Parsing user input in C++

Parsing user input in C++ can be less pleasant than in other languages. In the SearchEngine we've provided a private function, split, that behaves much like the split function in Python. Specifically, given a string as input, it returns a pointer to a heap-allocated list of the whitespace-separated tokens from that string. For example,

  split("This is    a test");
would return a pointer to list containing "This", "is", "a", and "test". The caller is responsible for freeing the memory referred to by that pointer.

Detecting memory problems using valgrind
valgrind is a tool for finding memory access errors to heap memory (i.e, memory that is dynamically allocated with new). Handling memory is an extremely important concept in C++, but also notoriously difficult to debug and verify. Being competent in valgrind can save you hours of debugging by providing you useful information quickly.

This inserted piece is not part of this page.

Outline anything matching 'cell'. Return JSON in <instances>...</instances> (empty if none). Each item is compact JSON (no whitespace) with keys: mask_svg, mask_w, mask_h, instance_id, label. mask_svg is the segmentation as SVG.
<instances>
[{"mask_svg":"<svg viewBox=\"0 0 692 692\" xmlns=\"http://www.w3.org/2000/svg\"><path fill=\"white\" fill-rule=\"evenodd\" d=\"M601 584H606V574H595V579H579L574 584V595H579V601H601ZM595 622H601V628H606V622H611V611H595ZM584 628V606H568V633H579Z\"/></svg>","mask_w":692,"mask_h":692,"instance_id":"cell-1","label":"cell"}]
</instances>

A helpful tutorial is available via Prof. Newhall's tutorial. You can test valgrind out by running it in last week's lab. To do so, type the program name valgrind at the Unix prompt followed by the exact execution call for your program. For example if your program was run last week by typing:

$ ./search inputFiles/urls.txt inputFiles/ignore.txt
then to run valgrind:
$ valgrind ./search inputFiles/urls.txt inputFiles/ignore.txt

==27852== Memcheck, a memory error detector
==27852== Copyright (C) 2002-2010, and GNU GPL'd, by Julian Seward et al.
==27852== Using Valgrind-3.6.1 and LibVEX; rerun with -h for copyright info
==27852== Command: ./search inputFiles/urls.txt inputFiles/ignore.txt
==27852== 
Enter search query: time
Search results for "time":
www.cs.swarthmore.edu/~soni/cs35/s12/Labs/lab01.php:  1
www.cs.swarthmore.edu/~richardw/index.html:  1
www.cs.swarthmore.edu/~soni/cs21/s12/Labs/lab02.php:  4
www.cs.swarthmore.edu/~soni/cs21/f11/Labs/lab06.php:  11
www.cs.swarthmore.edu/~soni/cs21/f11/Labs/lab04.php:  1
www.cs.swarthmore.edu/~soni/cs21/f11/Labs/lab05.php:  2
www.cs.swarthmore.edu/~soni/cs21/f11/index.php:  6
www.cs.swarthmore.edu/~soni/cs21/f11/Labs/lab07.php:  2
www.cs.swarthmore.edu/~soni/cs21/s12/Labs/lab06.php:  4
www.cs.swarthmore.edu/~soni/cs21/s12/Labs/lab05.php:  1
www.cs.swarthmore.edu/~soni/cs21/s12/index.php:  5
www.cs.swarthmore.edu/~soni/cs21/s12/Labs/lab07.php:  3
www.cs.swarthmore.edu/~soni/cs35/s12/Labs/lab04.php:  4
www.cs.swarthmore.edu/~soni/cs35/s12/Labs/lab03.php:  4
www.cs.swarthmore.edu/~soni/cs35/s12/Labs/lab07.php:  1
www.cs.swarthmore.edu/~soni/cs35/s12/Labs/lab06.php:  2
www.cs.swarthmore.edu/~soni/cs35/s12/index.php:  1

Enter search query: <CTRL-D>
==27852== 
==27852== HEAP SUMMARY:
==27852==     in use at exit: 859,137 bytes in 26,330 blocks
==27852==   total heap usage: 157,727 allocs, 131,397 frees, 4,854,882 bytes allocated
==27852== 
==27852== LEAK SUMMARY:
==27852==    definitely lost: 768 bytes in 32 blocks
==27852==    indirectly lost: 858,369 bytes in 26,298 blocks
==27852==      possibly lost: 0 bytes in 0 blocks
==27852==    still reachable: 0 bytes in 0 blocks
==27852==         suppressed: 0 bytes in 0 blocks
==27852== Rerun with --leak-check=full to see details of leaked memory
==27852== 
==27852== For counts of detected and suppressed errors, rerun with: -v
==27852== ERROR SUMMARY: 0 errors from 0 contexts (suppressed: 4 from 4)
Uh-oh! I didn't take care of all my memory. To get more details, add the --leak-check=full flag to get a stack trace of where all lost heap memory originated:
$ valgrind --leak-check=full ./search inputFiles/urls.txt inputFiles/ignore.txt

Submitting your work

Once you are satisfied with your program, hand it in by typing handin35 at the unix prompt.

You may run handin35 as many times as you like, and only the most recent submission will be recorded. This is useful if you realize after handing in some programs that you'd like to make a few more changes to them.